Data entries
"""
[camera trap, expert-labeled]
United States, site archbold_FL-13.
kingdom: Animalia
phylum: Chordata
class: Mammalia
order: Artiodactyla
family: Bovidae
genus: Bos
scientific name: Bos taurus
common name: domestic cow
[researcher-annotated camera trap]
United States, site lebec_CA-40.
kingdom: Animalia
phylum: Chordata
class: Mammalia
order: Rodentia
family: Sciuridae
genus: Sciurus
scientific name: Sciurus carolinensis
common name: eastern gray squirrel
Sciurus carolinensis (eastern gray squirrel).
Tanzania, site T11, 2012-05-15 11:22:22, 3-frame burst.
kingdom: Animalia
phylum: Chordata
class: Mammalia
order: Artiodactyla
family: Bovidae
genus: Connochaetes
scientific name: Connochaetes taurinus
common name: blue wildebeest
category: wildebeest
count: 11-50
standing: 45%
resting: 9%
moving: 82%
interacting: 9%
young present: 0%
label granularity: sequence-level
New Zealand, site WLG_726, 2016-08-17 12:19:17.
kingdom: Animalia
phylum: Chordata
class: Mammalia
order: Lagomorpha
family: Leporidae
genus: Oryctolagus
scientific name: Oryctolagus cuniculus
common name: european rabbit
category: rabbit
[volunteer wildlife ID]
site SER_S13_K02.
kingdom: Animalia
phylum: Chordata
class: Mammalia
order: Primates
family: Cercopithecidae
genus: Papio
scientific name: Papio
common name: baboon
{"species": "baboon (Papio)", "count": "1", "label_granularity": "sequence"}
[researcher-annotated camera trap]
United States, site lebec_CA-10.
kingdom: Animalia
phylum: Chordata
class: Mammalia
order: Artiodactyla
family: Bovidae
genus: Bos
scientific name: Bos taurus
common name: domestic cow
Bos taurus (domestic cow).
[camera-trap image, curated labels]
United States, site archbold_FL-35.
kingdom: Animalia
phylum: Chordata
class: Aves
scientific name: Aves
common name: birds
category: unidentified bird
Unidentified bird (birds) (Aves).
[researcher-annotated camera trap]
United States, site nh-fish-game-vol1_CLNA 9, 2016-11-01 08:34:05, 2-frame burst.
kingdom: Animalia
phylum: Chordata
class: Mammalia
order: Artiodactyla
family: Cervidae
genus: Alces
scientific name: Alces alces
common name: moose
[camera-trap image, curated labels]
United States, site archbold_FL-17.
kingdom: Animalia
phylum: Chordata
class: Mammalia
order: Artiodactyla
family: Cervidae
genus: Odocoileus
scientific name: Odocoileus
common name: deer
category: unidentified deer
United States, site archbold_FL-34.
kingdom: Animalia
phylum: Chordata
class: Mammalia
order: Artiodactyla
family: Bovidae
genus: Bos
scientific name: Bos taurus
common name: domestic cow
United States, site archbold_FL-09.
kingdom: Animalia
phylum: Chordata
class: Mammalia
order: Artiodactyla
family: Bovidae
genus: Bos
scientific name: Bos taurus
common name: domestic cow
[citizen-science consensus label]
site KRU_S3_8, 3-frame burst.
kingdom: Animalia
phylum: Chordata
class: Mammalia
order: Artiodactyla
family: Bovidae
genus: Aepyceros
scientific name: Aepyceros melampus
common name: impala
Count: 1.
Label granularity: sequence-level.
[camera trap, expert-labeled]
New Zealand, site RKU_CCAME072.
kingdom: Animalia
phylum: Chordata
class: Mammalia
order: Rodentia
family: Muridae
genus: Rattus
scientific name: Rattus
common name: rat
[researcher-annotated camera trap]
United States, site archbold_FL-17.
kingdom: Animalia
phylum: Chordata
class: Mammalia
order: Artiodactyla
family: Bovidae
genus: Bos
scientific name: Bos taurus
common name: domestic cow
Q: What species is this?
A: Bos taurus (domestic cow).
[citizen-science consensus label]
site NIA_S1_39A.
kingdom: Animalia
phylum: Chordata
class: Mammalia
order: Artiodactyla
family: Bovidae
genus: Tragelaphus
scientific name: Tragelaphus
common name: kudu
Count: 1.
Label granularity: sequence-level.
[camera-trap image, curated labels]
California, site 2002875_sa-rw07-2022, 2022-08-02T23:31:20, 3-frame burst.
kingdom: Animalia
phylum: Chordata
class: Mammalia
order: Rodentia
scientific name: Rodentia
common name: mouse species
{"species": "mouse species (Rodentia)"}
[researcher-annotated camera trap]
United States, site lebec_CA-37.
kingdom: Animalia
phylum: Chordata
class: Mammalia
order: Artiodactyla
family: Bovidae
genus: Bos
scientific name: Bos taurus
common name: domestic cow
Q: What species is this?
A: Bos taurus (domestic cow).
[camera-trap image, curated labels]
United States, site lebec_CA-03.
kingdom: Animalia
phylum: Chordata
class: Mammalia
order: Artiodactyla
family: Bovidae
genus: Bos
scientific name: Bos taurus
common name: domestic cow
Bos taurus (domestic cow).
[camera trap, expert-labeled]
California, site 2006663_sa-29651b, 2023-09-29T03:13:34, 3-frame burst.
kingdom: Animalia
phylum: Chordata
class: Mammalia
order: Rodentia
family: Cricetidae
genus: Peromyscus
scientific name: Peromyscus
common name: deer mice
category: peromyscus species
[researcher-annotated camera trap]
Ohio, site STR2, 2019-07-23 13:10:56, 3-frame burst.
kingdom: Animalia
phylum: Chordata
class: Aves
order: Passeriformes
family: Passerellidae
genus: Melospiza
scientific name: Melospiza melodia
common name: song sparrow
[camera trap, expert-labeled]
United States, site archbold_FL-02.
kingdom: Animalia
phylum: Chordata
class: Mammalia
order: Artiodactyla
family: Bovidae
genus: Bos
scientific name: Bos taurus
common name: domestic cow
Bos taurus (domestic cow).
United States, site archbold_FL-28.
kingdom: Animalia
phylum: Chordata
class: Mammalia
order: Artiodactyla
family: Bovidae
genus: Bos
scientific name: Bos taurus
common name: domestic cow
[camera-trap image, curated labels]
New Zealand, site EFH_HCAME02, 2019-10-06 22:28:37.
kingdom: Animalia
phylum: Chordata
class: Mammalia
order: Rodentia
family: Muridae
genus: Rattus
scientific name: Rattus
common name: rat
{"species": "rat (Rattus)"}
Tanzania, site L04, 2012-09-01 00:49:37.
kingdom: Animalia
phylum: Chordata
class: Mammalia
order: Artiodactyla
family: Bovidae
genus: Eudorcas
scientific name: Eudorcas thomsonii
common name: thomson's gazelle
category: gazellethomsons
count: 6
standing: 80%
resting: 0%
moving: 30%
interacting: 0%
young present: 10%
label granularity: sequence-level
"""
§ Exercise aim: Filter the entries down to the lines holding the string "Papio". Copy each of those lines.

§ Exercise result:
genus: Papio
scientific name: Papio
{"species": "baboon (Papio)", "count": "1", "label_granularity": "sequence"}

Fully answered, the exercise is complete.